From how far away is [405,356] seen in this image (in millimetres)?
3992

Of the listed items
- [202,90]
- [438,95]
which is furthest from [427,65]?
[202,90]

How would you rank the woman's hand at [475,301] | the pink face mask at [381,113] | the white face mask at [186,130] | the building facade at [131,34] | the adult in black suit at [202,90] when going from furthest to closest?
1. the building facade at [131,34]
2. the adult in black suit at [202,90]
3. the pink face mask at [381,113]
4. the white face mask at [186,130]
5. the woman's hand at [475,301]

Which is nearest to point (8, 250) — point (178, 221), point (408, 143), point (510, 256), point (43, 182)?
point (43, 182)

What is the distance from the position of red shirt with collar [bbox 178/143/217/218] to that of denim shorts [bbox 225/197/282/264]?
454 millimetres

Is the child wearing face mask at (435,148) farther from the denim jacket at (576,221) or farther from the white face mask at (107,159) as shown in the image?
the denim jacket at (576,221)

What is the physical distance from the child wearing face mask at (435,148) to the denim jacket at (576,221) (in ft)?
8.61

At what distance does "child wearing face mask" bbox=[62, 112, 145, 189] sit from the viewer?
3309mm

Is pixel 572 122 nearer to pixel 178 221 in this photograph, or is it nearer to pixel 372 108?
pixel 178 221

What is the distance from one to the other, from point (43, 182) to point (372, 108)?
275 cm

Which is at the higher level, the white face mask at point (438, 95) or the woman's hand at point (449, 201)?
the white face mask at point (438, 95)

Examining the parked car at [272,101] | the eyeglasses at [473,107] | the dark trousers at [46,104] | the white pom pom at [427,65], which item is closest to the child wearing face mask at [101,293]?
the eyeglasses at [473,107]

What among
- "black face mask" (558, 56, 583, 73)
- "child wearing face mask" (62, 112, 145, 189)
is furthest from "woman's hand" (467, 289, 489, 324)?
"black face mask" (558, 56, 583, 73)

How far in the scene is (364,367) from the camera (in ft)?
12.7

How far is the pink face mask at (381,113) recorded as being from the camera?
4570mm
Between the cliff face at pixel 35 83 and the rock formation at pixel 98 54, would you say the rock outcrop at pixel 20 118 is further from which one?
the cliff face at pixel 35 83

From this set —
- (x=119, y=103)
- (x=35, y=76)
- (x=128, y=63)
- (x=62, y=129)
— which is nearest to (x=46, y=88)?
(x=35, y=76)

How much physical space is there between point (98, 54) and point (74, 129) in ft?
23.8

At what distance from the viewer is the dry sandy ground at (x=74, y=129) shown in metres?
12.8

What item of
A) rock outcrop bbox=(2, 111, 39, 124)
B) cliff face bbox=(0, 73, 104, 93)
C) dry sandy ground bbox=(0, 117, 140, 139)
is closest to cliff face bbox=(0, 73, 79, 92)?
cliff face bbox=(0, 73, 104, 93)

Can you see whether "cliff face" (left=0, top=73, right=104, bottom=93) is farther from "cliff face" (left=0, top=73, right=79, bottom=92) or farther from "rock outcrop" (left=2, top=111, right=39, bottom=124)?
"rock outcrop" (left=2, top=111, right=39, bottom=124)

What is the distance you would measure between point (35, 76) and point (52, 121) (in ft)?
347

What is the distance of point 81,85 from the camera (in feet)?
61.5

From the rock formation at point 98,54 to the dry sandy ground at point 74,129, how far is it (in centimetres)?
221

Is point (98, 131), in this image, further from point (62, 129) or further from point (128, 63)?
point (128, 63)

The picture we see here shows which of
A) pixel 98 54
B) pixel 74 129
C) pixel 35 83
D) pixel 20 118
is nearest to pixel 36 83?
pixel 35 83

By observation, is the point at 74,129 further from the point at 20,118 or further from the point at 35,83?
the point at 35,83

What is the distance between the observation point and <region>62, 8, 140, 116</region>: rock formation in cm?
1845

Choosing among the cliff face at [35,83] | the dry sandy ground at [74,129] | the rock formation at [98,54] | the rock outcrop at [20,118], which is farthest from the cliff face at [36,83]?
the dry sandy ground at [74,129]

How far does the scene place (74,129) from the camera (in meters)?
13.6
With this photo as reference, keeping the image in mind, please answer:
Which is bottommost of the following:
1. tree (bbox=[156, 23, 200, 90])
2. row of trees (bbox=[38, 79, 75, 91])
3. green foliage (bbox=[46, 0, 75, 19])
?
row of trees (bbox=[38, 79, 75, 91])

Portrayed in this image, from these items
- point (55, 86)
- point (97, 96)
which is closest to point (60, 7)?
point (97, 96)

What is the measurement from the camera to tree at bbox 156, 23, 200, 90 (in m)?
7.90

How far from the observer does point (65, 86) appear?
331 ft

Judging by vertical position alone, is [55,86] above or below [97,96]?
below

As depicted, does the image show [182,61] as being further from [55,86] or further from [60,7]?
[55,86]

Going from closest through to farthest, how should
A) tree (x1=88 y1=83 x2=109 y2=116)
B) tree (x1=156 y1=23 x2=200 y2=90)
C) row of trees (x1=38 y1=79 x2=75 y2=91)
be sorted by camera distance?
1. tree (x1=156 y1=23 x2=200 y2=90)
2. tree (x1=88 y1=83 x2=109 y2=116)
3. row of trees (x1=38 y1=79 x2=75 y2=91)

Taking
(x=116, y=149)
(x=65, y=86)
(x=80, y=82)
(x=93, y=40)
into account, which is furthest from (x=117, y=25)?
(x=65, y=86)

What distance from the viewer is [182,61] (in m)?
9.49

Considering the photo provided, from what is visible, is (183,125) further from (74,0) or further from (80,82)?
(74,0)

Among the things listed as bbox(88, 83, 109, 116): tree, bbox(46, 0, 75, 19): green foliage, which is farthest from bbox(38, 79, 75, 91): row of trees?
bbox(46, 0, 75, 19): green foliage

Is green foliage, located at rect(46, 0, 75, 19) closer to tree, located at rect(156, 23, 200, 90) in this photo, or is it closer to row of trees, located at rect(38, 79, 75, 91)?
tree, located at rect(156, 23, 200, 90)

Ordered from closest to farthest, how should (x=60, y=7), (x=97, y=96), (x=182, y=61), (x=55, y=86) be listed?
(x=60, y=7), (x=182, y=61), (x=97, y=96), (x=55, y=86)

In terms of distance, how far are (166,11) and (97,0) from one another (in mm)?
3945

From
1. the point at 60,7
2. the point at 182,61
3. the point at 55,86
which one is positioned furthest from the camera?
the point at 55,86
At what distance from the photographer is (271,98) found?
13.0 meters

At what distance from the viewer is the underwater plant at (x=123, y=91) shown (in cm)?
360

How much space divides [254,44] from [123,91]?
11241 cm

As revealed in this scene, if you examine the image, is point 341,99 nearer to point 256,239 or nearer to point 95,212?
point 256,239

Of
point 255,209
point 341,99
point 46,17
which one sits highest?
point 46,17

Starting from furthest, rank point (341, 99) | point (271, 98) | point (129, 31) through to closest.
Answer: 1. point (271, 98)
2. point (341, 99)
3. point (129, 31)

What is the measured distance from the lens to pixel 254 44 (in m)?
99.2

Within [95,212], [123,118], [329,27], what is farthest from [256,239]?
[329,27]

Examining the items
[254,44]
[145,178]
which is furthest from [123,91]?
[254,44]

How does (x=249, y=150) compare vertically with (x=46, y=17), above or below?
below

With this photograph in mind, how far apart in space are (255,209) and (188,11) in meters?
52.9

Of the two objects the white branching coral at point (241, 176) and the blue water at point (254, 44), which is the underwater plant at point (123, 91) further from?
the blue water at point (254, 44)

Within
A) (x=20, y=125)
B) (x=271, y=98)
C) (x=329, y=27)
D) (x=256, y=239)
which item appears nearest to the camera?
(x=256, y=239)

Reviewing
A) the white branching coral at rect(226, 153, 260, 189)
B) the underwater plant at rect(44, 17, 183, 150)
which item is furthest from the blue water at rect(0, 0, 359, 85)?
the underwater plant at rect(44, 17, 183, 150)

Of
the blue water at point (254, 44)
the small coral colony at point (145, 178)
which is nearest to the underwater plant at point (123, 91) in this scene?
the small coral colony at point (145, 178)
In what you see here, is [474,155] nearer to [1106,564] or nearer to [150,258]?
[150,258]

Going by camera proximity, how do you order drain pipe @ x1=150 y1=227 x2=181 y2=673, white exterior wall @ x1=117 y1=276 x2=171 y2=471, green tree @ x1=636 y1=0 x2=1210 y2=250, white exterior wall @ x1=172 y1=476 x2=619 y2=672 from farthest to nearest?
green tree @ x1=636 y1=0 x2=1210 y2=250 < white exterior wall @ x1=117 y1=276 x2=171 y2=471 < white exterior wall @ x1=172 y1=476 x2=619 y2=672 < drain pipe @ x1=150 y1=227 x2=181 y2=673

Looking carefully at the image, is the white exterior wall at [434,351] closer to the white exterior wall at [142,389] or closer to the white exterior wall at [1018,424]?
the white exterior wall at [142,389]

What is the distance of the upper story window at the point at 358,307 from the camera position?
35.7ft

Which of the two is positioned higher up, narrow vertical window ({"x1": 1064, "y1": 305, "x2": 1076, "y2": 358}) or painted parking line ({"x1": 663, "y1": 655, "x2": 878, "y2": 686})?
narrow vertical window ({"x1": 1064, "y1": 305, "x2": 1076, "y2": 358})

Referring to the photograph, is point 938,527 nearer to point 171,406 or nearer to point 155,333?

§ §

-- Task brief --
Copy the lines above exactly as they appear, beginning at the line that contains "Is green foliage, located" and ending after the line that contains "13.0 meters".

-- Solution to this problem --
Is green foliage, located at rect(46, 0, 75, 19) closer to tree, located at rect(156, 23, 200, 90) in this photo, or is it closer to row of trees, located at rect(38, 79, 75, 91)?
tree, located at rect(156, 23, 200, 90)

Ordered from closest to farthest, how should (x=60, y=7), (x=97, y=96), (x=182, y=61), (x=55, y=86) be listed?
(x=60, y=7), (x=182, y=61), (x=97, y=96), (x=55, y=86)

In terms of distance, how far are (166,11) and (97,0) from one another (in mm)?
3945

From
1. the point at 60,7
2. the point at 182,61
3. the point at 55,86
which one is positioned furthest from the camera?
the point at 55,86
At what distance from the photographer is (271,98) found?
13.0 meters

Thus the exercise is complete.